## Stated goal A
Retype the rows below word for word, starting at the line that contains "Examining what this" and going through the last of the rows. Leave the pictures out of your answer.

[START OF Extract to read]

Knead The Dough And Make Balls

  • Knead the dough for 2 minutes.
  • Divide the dough into 12 equal parts and roll each part to make a smooth ball.

Roll The Naan

  • Take one ball and dust it with dry flour.
  • Keep the remaining dough covered with the kitchen towel otherwise it will dry out.
  • Sprinkle a large pinch of kalaungi seeds on the platform. Keep the ball over the kalaungi seeds. Roll it with a rolling pin to make a thin circle or oval (¼ inch thick).

Cook The Naan

    ON AN INVERTED TAWA OVER THE STOVETOP

    • Heat a tawa (griddle) over high heat.
    • Apply water to the plain side of the naan and transfer it to the hot tawa, water side down. It will stick to the griddle because of the water applied.
    • Now turn the tawa upside down over the flame.
    • Cook till brown spots appear on the surface. Keep moving the tawa back and forth so that the naan cooks evenly.
    • Flip the tawa and cook for 20-30 seconds.
    • Brush generously with ghee or butter and serve hot.

    IN A PAN OVER THE STOVETOP

    • Heat a heavy skillet or a frying pan over high heat until it becomes extremely hot.

[END OF Extract to read]
[START OF Records to use]

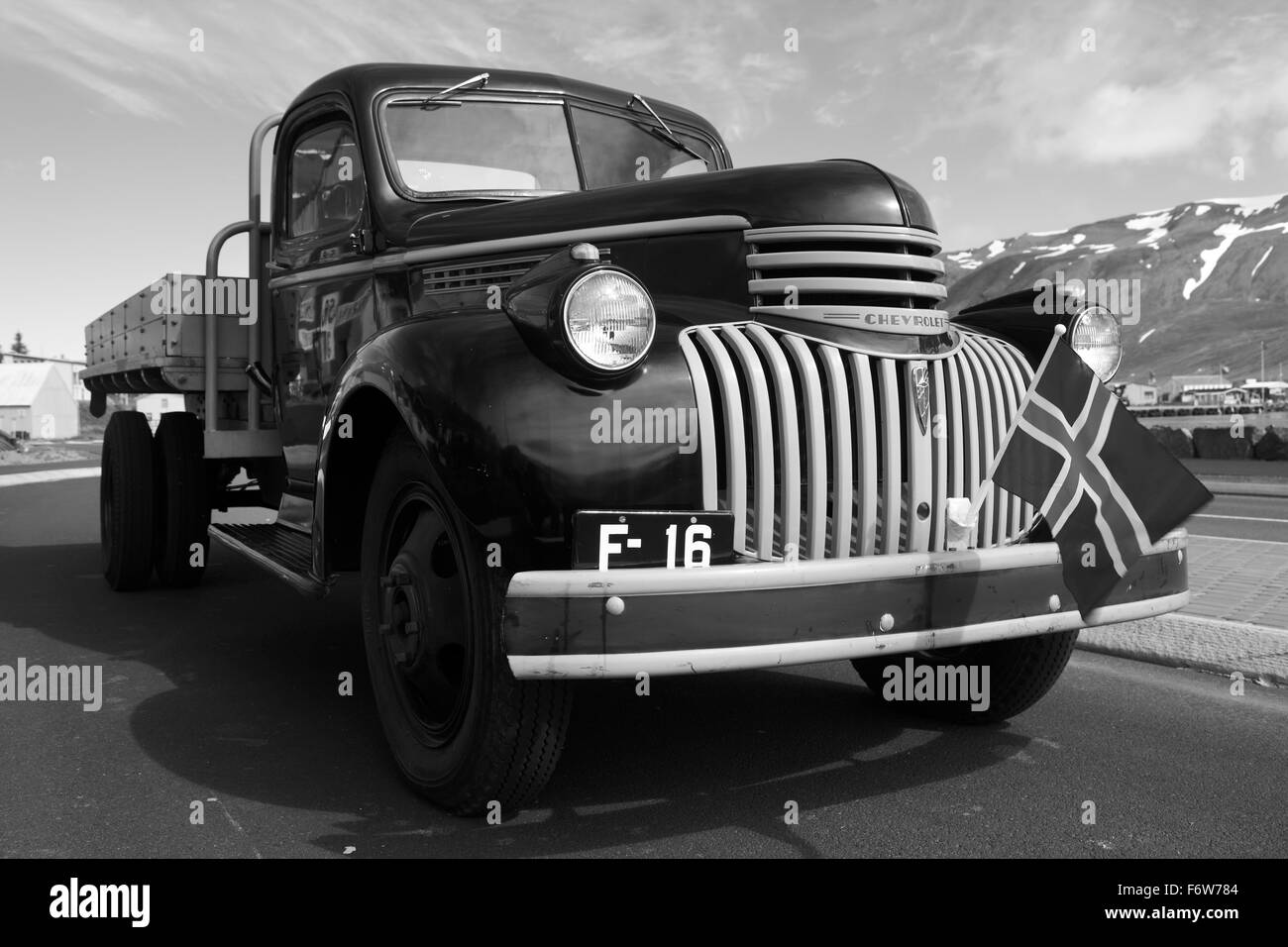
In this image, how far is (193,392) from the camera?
629cm

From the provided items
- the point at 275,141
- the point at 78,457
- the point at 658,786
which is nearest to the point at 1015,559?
the point at 658,786

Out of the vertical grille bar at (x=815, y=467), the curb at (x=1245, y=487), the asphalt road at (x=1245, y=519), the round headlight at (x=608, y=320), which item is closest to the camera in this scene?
the round headlight at (x=608, y=320)

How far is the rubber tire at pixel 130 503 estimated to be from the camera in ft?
21.5

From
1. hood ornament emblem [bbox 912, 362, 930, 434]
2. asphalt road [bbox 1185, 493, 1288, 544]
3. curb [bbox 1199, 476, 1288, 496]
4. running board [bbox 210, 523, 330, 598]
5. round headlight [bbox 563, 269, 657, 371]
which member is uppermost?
round headlight [bbox 563, 269, 657, 371]

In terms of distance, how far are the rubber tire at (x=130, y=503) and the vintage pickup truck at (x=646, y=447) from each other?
2513 millimetres

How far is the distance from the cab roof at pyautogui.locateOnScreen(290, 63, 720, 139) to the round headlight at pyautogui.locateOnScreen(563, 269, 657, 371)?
2143 mm

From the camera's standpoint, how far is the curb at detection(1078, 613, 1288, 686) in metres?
4.70

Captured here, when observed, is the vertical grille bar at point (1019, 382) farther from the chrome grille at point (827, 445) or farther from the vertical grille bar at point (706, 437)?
the vertical grille bar at point (706, 437)

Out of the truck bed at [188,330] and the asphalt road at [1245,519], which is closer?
the truck bed at [188,330]

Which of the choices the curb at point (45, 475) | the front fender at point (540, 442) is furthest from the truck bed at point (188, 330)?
the curb at point (45, 475)

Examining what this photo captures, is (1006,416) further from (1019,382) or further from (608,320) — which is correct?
(608,320)

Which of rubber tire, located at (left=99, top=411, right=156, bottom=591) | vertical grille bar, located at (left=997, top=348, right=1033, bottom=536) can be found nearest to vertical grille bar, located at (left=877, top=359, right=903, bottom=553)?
vertical grille bar, located at (left=997, top=348, right=1033, bottom=536)

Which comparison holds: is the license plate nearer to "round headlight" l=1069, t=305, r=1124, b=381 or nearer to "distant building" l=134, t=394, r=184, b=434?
"round headlight" l=1069, t=305, r=1124, b=381
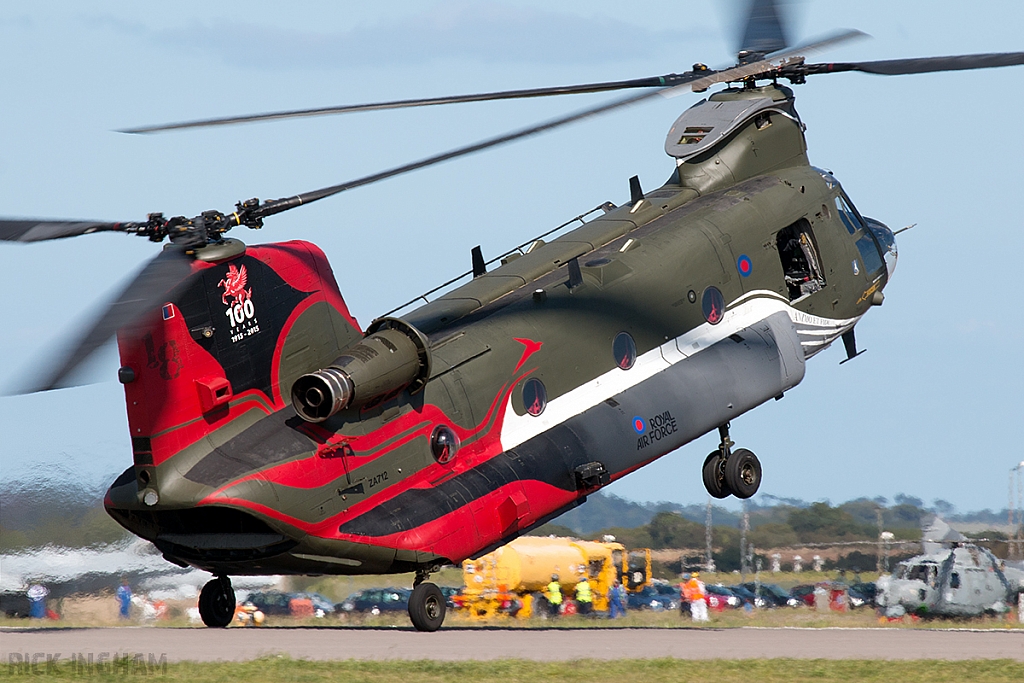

[END OF Records to use]

## Stated goal B
Extend the naan recipe above, picking up right after its last step.

## Written answer A
Examining what this photo captures, is (1006,416) further from (1019,382) or further from (608,320) — which is correct?
(608,320)

Which of rubber tire, located at (left=99, top=411, right=156, bottom=591) | vertical grille bar, located at (left=997, top=348, right=1033, bottom=536) can be found nearest to vertical grille bar, located at (left=877, top=359, right=903, bottom=553)?
vertical grille bar, located at (left=997, top=348, right=1033, bottom=536)

Which comparison holds: is the license plate nearer to "round headlight" l=1069, t=305, r=1124, b=381 or nearer to "distant building" l=134, t=394, r=184, b=434?
"round headlight" l=1069, t=305, r=1124, b=381

## Written answer B
    • Transfer the rolled naan with the topping side up onto the hot skillet. Let it cook for about 1-2 minutes; you should see it begin to inflate and develop a slight char on the undersurface.
    • Flip the bread over and continue cooking for another 1-2 minutes on the other side. Brush generously with ghee or butter and serve hot.

    IN AN OVEN

    • Preheat the oven to the highest temperature setting possible.
    • Place the rolled naan directly on a baking sheet with the topping side up. Bake for about 2-4 minutes on one side or until it puffs up and starts to turn golden brown. Brush generously with ghee or butter and serve hot.

    Video

    Notes

    You can replace half of the all-purpose flour with whole wheat flour. The texture of the bread will be slightly different in this case.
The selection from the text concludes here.